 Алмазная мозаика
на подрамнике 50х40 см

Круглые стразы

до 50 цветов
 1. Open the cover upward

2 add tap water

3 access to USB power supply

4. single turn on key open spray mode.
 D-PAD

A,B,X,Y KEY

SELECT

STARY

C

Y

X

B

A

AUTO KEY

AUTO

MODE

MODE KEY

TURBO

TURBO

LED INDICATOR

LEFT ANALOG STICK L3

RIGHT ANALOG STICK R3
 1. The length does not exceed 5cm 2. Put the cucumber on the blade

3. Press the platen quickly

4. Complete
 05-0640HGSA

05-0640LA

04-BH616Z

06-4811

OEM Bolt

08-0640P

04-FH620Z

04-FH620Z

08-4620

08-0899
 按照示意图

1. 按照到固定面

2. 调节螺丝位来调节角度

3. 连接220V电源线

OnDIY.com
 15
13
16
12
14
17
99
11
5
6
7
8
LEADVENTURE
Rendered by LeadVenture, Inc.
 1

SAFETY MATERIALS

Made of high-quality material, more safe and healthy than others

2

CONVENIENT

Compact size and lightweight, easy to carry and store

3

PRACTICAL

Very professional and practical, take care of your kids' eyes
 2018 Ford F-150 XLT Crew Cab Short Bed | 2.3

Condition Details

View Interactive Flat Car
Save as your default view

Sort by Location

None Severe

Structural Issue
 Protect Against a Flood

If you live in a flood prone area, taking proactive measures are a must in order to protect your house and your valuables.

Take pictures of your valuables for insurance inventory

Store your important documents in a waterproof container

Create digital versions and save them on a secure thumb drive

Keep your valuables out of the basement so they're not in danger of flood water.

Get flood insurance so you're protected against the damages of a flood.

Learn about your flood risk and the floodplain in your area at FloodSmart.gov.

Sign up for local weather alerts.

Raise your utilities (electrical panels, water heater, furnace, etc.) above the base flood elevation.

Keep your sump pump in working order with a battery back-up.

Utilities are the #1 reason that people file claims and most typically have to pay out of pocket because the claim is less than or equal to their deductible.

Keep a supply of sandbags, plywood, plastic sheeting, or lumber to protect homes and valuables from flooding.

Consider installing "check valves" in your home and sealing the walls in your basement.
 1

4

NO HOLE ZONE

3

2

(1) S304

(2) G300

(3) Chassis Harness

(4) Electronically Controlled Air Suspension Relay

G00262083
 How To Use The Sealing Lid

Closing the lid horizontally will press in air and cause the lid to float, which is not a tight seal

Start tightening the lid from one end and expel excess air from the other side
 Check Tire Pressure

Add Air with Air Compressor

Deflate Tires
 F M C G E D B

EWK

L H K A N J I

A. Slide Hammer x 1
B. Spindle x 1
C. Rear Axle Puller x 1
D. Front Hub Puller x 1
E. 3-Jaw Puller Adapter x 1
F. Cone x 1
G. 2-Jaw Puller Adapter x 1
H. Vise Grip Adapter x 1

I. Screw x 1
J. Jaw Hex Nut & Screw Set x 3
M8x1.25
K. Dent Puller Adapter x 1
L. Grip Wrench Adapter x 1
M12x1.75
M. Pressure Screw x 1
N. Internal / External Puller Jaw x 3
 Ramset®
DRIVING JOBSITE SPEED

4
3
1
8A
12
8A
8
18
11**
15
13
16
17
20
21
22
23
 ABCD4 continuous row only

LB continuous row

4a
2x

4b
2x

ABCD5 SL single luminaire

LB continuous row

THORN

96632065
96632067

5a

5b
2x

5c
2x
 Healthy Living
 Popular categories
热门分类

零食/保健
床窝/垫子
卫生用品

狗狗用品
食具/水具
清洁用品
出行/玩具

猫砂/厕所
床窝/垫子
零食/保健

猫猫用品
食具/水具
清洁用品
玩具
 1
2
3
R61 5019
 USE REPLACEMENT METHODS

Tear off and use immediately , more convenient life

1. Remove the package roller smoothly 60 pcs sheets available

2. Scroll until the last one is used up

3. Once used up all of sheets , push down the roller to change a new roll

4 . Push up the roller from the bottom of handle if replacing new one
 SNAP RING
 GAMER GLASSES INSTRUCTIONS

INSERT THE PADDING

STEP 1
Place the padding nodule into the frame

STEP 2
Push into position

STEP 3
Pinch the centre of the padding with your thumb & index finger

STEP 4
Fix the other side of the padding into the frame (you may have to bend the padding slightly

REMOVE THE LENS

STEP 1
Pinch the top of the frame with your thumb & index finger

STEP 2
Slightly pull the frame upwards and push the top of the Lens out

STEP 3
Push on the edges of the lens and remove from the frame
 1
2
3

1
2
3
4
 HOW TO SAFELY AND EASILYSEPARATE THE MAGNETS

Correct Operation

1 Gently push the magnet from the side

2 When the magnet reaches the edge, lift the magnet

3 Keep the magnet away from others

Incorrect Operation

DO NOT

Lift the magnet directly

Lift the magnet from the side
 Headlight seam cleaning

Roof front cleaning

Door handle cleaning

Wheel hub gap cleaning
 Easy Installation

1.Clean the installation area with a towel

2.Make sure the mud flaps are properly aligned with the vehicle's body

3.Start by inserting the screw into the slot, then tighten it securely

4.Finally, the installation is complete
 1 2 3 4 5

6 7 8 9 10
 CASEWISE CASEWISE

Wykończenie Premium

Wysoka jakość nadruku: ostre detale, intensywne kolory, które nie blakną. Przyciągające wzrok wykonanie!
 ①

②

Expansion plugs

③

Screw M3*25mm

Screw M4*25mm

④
-.-.-
### Task to carry out:
Wherever a line in the data above holds "Start", copy that line.

### Solved exercise:
Start tightening the lid from one end and expel excess air from the other side
3.Start by inserting the screw into the slot, then tighten it securely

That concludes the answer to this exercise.